We will use jupyter on the fep
machines and forward the network traffic such
that we can access it from the local browser (but all the computation will be
done on the partitions on fep
!).
Installing Jupyter
Activate the conda environment you want to use, and install jupyter:
$ conda install jupyter
It might take a while, as it will bring with it a lot of dependencies.
Running Jupyter
Before running jupyter, we need to determine the IP address at which the compute
node is accesible from fep
.
Run:
$ ip a
And look for the first bond
interface; it might look like:
17: bond0: <BROADCAST,MULTICAST,MASTER,UP,LOWER_UP> mtu 1500 qdisc noqueue state UP group default qlen 1000
link/ether 6c:fe:54:48:3b:b8 brd ff:ff:ff:ff:ff:ff
inet 172.24.12.2/16 brd 172.24.255.255 scope global bond0
valid_lft forever preferred_lft forever
inet6 fe80::6efe:54ff:fe48:3bb8/64 scope link
valid_lft forever preferred_lft forever
The value we're interested in is right after inet
(172.24.12.2
in this
case).
We need to run jupyter on a compute node with access to GPUs; srun
an
interactive shell there and don't forget to activate the conda environment in
which you installed jupyter.
$ jupyter notebook --ip 0.0.0.0 --port <port>
Remember that there are other people using these machines at the same time, so we need to avoid conflicting ports. You can use the following bash function that generates a random, unused port (adapted from here):
randport() {
comm -23 <(seq 10000 65000) \
<(ss -tuan | \
awk '{print $4}' | \
cut -d':' -f2 | \
grep "[0-9]\{1,5\}" | \
sort | \
uniq) \
| shuf | head -n 1
}
So we can run:
$ jupyter notebook --ip 0.0.0.0 --port $(randport)

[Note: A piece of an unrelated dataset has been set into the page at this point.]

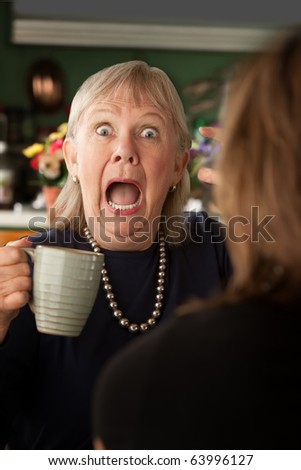 Senior woman in kitchen talking with daughter or friend - stock photo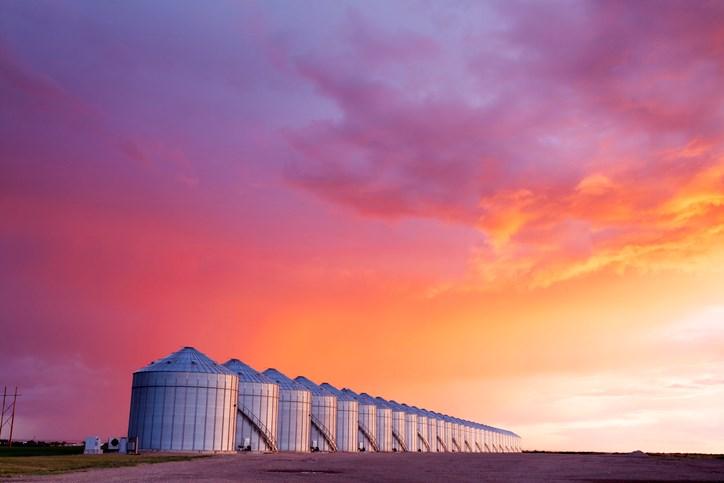 grain bins sunset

In the output generated, look for the lines that say something like:
[I 2024-10-22 11:04:27.600 ServerApp] Jupyter Server 2.14.1 is running at:
[I 2024-10-22 11:04:27.600 ServerApp] http://dgxh100-precis-wn02.grid.pub.ro:17872/tree?token=3a538e99683e78c740acaa560ad185fa16d59001bed8e17b
[I 2024-10-22 11:04:27.601 ServerApp] http://127.0.0.1:17872/tree?token=3a538e99683e78c740acaa560ad185fa16d59001bed8e17b
The relevant information here is the actual port and the hexadecimal token.
Accessing Jupyter
Now the jupyter notebook is running remotely on a compute node and we want to access it from our local browser.
We will use ssh
to securely forward traffic from a port on the compute node,
using fep
as relay.
$ ssh -L 8080:<address>:<port> <fep>
ssh
will then leave you logged in to fep
, but we can ignore this shell for
the following steps; just keep it open: once the session is closed, the port
forwarding stops.
Where <address>
is the IP address of the bond
interface of the compute node
and <port>
is the randomly generated port on which jupyter is served.
<fep>
represents your login; either <username>@fep.grid.pub.ro
or
the name of a ~/.ssh/config
entry that you previously configured.
For the examples we provided in this tutorial, the concrete command would look like:
$ ssh -L 8080:172.24.12.2:17872 mihai.dumitru2201@fep.grid.pub.ro
Now go to your local browser and access:
http://localhost:8080/tree?token=<hexadecimal token>
In the example from this tutorial, the correct URL would be:
http://localhost:8080/tree?token=3a538e99683e78c740acaa560ad185fa16d59001bed8e17b
In short, the effect of our ssh
forwarding is that now the jupyter notebook is
available as if served locally on port 8080
.
The token is there for authentication purposes, without it you will not be able
to access jupyter.